Dataset records =>
/---

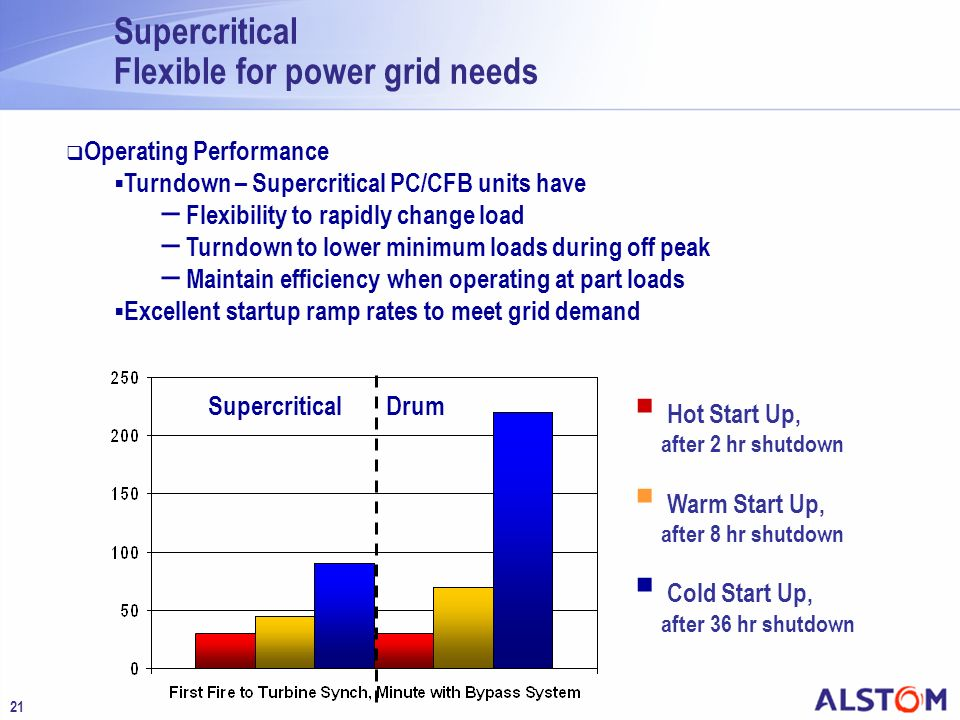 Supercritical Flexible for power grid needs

\---
/---

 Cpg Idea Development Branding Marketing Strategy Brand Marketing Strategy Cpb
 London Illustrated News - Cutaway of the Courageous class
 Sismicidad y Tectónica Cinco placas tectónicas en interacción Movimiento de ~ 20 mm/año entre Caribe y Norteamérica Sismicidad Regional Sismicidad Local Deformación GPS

\---

Beginning with the line holding "Cpg Idea Development" and ending with the line holding "Sismicidad y Tectónica", write out the stretch of material above exactly; add no further lines.

 Cpg Idea Development Branding Marketing Strategy Brand Marketing Strategy Cpb
 London Illustrated News - Cutaway of the Courageous class
 Sismicidad y Tectónica Cinco placas tectónicas en interacción Movimiento de ~ 20 mm/año entre Caribe y Norteamérica Sismicidad Regional Sismicidad Local Deformación GPS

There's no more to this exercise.